*Directive 1:* Could you transcribe the passage of the forum thread on bike fitters in North/Central NJ from "## tommybike (Dec" up to and including "extensive fitting services."?

*Extract provided:*

# Bike fitters in North/Central NJ



## Montyaloofah (Mar 14, 2012)

Does anyone have good recommendations and experience with a bike fitter in and around the Somerset county area? I've called around a few places like High Gear and Cycle Craft but would like to hear first hand accounts if possible. I already have a road bike that i ride ~50 miles a week in warm weather that was eye fitted at the shop i bought it from. I'm noticing some slight left knee pain and hot spots on my foot more recently and wonder if my fit could be the issue. I will also take my tri bike out every now and then to mix it up. i'd like the fitter to have expertise in both.


----------



## tommybike (Dec 30, 2015)

I am looking as well. Chris at Hilltop was good but has since left. I have been debating seeing Eric there now. 

Sent from my SAMSUNG-SM-G935A using Tapatalk


----------



## veloduffer (Aug 26, 2004)

Cyclecraft in Parsippany and Cyclesport in Park Ridge have studios to perform extensive fitting services. 


Sent from my iPad using Tapatalk


----------



## robnj (Sep 26, 2013)

Agree on Cyclecraft in Parsippany. I had a fit by Tim, years ago. Super guy and such attention to detail.


----------



## sabeast (Sep 23, 2017)

robnj said:


> Agree on Cyclecraft in Parsippany. I had a fit by Tim, years ago. Super guy and such attention to detail.


would you say its also a great shop with a great selection of bikes? Cerevelo? Specialized?


----------



## veloduffer (Aug 26, 2004)

Of the big brands, I think they carry Cannondale and Giant. They are also a Parlee dealer, which are American carbon bikes. 


Sent from my iPad using Tapatalk


----------



## ClassicBolus (Mar 20, 2011)

If you all are still looking I highly recommend Joe at Fitwerx in Tenafly.


----------

*Directive 2:* Can you restate word for word the rows running from the line with "Identify all extension" up to and including the last line of the rows?

*Provided records:*
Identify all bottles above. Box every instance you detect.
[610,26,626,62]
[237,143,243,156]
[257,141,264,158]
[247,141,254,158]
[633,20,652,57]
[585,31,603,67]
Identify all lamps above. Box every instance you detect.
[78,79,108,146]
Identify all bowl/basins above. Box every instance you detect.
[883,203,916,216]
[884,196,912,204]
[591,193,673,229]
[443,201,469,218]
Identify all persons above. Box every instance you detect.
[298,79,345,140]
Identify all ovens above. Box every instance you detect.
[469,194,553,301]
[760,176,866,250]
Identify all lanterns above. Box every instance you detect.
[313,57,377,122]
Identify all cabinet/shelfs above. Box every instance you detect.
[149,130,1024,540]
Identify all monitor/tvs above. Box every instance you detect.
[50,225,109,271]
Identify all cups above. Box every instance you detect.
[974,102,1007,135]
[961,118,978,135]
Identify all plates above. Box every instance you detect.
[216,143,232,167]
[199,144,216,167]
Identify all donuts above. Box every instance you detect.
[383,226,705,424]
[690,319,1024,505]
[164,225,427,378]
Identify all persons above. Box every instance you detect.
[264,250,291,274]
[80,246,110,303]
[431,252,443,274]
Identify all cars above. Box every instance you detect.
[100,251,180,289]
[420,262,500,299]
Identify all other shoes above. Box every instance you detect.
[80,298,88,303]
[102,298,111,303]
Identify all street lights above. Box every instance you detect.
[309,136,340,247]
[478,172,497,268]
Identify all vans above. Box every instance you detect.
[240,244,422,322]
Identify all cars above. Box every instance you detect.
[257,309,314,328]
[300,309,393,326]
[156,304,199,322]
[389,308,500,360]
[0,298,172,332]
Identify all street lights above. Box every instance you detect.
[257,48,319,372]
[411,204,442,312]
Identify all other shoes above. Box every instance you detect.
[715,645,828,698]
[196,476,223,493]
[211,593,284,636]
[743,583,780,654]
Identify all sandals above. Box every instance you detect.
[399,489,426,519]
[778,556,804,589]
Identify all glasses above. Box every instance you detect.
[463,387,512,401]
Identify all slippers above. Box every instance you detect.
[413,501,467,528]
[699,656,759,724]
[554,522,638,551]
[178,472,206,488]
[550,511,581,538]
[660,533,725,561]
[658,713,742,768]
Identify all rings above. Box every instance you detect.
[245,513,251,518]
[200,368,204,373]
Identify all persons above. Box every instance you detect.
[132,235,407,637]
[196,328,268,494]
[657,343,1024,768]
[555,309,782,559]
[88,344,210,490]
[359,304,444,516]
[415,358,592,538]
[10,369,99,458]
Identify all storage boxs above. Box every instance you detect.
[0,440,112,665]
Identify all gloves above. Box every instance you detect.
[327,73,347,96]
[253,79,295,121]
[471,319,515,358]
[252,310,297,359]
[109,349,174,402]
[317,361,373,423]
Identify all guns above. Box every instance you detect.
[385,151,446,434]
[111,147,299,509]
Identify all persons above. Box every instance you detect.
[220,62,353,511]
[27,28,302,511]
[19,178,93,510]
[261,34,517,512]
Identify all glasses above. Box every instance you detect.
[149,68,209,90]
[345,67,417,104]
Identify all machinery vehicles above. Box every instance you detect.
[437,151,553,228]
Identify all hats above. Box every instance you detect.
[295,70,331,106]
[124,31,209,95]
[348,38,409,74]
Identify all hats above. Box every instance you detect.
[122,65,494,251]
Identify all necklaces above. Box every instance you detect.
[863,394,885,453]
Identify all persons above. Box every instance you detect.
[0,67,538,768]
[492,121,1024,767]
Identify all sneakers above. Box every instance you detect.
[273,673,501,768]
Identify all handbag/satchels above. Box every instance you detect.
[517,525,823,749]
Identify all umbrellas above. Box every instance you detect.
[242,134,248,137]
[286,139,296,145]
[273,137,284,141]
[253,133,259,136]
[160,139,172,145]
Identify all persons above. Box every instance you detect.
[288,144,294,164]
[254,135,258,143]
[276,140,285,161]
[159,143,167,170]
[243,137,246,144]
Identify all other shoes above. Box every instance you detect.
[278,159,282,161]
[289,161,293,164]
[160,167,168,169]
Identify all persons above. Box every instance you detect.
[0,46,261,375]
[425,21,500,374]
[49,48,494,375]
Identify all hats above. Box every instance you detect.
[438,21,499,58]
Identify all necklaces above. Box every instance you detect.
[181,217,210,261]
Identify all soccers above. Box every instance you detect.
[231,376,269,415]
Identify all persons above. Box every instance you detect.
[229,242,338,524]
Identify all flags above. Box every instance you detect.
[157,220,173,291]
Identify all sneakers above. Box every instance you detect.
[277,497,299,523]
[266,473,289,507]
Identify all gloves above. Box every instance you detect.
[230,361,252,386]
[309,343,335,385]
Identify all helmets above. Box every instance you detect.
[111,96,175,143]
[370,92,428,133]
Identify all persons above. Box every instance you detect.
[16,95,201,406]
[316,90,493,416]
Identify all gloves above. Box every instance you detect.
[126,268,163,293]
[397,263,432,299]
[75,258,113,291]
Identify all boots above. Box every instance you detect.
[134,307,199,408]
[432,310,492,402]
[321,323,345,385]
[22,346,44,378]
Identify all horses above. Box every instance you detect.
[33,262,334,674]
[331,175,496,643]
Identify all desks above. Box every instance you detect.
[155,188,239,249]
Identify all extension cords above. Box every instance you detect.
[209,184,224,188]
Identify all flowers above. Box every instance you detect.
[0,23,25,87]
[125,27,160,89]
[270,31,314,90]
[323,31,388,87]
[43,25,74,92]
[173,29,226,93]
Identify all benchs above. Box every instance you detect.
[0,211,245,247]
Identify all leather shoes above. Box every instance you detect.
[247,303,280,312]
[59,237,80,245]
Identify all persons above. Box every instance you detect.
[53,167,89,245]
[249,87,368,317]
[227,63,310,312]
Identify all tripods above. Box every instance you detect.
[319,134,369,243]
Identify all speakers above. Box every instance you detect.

*Task output 1:*
## tommybike (Dec 30, 2015)

I am looking as well. Chris at Hilltop was good but has since left. I have been debating seeing Eric there now. 

Sent from my SAMSUNG-SM-G935A using Tapatalk


----------



## veloduffer (Aug 26, 2004)

Cyclecraft in Parsippany and Cyclesport in Park Ridge have studios to perform extensive fitting services.

*Task output 2:*
Identify all extension cords above. Box every instance you detect.
[209,184,224,188]
Identify all flowers above. Box every instance you detect.
[0,23,25,87]
[125,27,160,89]
[270,31,314,90]
[323,31,388,87]
[43,25,74,92]
[173,29,226,93]
Identify all benchs above. Box every instance you detect.
[0,211,245,247]
Identify all leather shoes above. Box every instance you detect.
[247,303,280,312]
[59,237,80,245]
Identify all persons above. Box every instance you detect.
[53,167,89,245]
[249,87,368,317]
[227,63,310,312]
Identify all tripods above. Box every instance you detect.
[319,134,369,243]
Identify all speakers above. Box every instance you detect.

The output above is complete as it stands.